Variation in steviol glycoside contents of stevia (Stevia rebaudiana) leaves under various leaf drying processes
Subject Areas : PhytochemistryMojtaba Karimi 1 , Fatemeh Direkvand-moghadam 2 , nafiseh Sheibani 3
1 - Shahrekord University
2 - Central Lab, Ramin Agricultural and Natural Resources University, Ahvaz, Iran.
3 - shahrekord university
Keywords: infrared, Microwave, Stevioside, Rebaudioside A, Freeze-dry,
Abstract :
Stevia (stevia rebaudiana) leaves contain valuable sweet compounds, called steviol glycosides (SVglys), which the quantity and quality of these sweet compounds may be changed during the leaf drying process. The present study was conducted to survey the SVglys changes during different leaf drying methods applied for stevia leaves. The stevia leaves were similarly harvested before flowering and dried by different methods including oven (45 and 75 ˚C), shade, infrared, microwave, sun, and freeze-dry, and thereafter the SVglys were assessed. The results showed that the SVglys content and its compositions such as stevioside (Stev) and rebaudioside A (Reb A) were significantly affected by leaf drying methods. The highest content of SVglys and Stev was stabilized using infrared, microwave, sun, and freeze-dry methods while the other methods showed a lower content of SVglys and Reb A. The significant high content of Reb A was recorded by freeze-drying and sun methods. Our results conclusively showed that freeze-dry and sun drying methods were seen more effective than other drying methods in SVglys retention in leaves and recorded the lowest SVglys losses during the drying process.
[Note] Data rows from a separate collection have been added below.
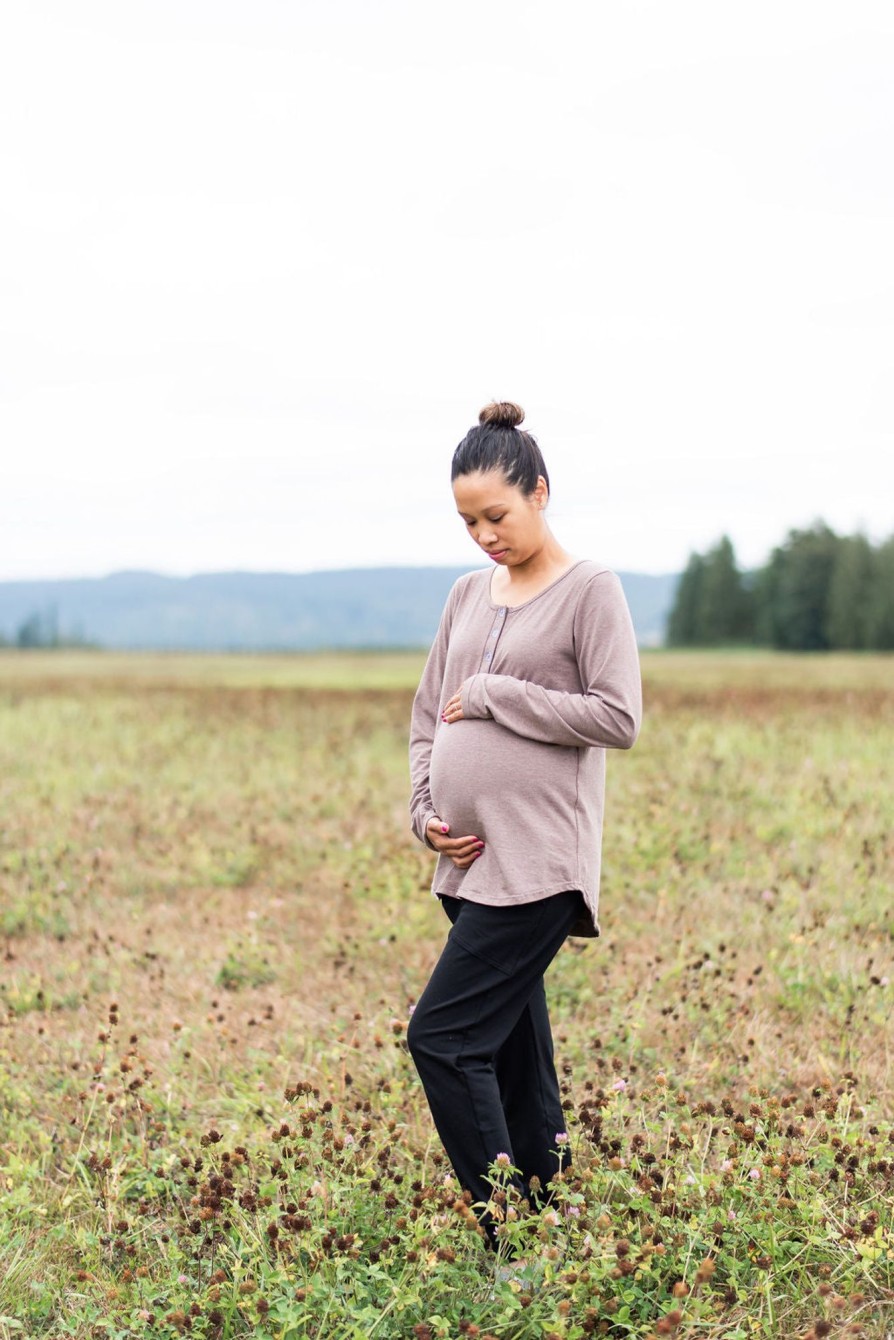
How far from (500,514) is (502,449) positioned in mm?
179

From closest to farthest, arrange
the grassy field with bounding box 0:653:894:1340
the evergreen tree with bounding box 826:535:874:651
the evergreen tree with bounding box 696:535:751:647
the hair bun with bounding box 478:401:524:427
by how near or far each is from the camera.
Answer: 1. the grassy field with bounding box 0:653:894:1340
2. the hair bun with bounding box 478:401:524:427
3. the evergreen tree with bounding box 826:535:874:651
4. the evergreen tree with bounding box 696:535:751:647

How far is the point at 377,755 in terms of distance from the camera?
1393 centimetres

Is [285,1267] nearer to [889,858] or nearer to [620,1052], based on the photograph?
[620,1052]

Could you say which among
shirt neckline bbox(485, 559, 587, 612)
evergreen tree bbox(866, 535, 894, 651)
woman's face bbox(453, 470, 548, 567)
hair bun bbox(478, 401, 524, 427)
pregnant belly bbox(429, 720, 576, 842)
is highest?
evergreen tree bbox(866, 535, 894, 651)

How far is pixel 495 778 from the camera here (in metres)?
3.27

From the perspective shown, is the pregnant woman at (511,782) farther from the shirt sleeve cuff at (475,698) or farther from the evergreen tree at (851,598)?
the evergreen tree at (851,598)

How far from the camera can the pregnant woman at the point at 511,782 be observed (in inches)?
126

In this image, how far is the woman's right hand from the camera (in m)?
3.29

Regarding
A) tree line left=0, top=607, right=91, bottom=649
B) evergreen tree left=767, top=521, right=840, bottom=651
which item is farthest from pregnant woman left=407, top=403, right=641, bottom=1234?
tree line left=0, top=607, right=91, bottom=649

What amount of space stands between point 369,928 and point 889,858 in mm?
3577

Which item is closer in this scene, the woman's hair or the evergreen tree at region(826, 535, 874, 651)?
the woman's hair

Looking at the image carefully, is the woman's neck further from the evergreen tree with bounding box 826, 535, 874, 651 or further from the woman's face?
the evergreen tree with bounding box 826, 535, 874, 651

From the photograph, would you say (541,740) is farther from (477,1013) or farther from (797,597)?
(797,597)

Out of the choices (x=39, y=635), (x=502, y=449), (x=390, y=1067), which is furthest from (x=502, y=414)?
(x=39, y=635)
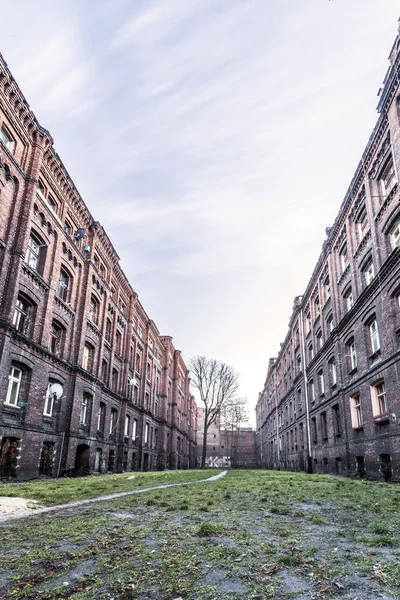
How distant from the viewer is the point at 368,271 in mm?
18766

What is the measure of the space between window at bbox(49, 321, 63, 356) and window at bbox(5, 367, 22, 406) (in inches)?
132

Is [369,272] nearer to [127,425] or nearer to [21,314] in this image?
[21,314]

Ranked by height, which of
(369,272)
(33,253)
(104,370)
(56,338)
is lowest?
(104,370)

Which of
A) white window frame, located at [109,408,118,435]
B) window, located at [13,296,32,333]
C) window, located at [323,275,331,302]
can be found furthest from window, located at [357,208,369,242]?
white window frame, located at [109,408,118,435]

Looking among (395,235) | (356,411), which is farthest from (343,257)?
(356,411)

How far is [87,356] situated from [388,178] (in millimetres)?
18466

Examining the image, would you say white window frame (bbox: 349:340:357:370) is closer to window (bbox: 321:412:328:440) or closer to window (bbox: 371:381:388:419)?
window (bbox: 371:381:388:419)

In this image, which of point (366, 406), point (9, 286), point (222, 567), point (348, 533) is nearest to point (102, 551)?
point (222, 567)

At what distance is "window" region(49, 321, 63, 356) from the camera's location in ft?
65.4

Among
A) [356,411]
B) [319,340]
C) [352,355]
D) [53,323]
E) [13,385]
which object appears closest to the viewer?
[13,385]

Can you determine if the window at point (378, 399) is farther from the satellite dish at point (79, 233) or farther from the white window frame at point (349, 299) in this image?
the satellite dish at point (79, 233)

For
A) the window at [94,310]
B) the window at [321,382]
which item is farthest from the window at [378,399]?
the window at [94,310]

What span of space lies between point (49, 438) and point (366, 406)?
46.5ft

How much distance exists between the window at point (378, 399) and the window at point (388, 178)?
8071 millimetres
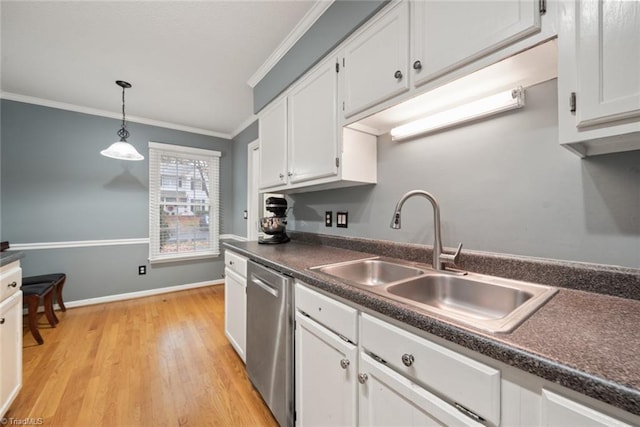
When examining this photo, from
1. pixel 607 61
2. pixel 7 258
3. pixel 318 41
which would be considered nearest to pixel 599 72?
pixel 607 61

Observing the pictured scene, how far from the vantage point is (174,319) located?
2734mm

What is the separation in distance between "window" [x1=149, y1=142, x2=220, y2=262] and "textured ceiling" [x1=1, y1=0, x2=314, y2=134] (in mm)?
860

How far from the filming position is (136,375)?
1.79 m

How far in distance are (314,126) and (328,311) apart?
3.92ft

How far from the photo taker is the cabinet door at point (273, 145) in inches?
78.4

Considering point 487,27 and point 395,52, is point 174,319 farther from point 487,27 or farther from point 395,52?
point 487,27

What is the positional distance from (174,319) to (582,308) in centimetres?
324

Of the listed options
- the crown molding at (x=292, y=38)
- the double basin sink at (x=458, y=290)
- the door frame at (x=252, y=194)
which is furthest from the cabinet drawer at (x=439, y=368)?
the door frame at (x=252, y=194)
Afshari, F., F. Nakhaei, S. Mosavi and M. Seghatoleslami, 2020. Evaluating the role of nutri-priming in improving PEG-induced drought stress tolerance of stevia (Stevia rebuadiana Bertoni). Iranian Journal of Plant Physiology. 11, (1) 3509-3522.
Angelini, L. G., A. Martini, B. Passera and S. Tavarini, 2018. Cultivation of Stevia rebaudiana Bertoni and associated challenges. Sweeteners. 35-85.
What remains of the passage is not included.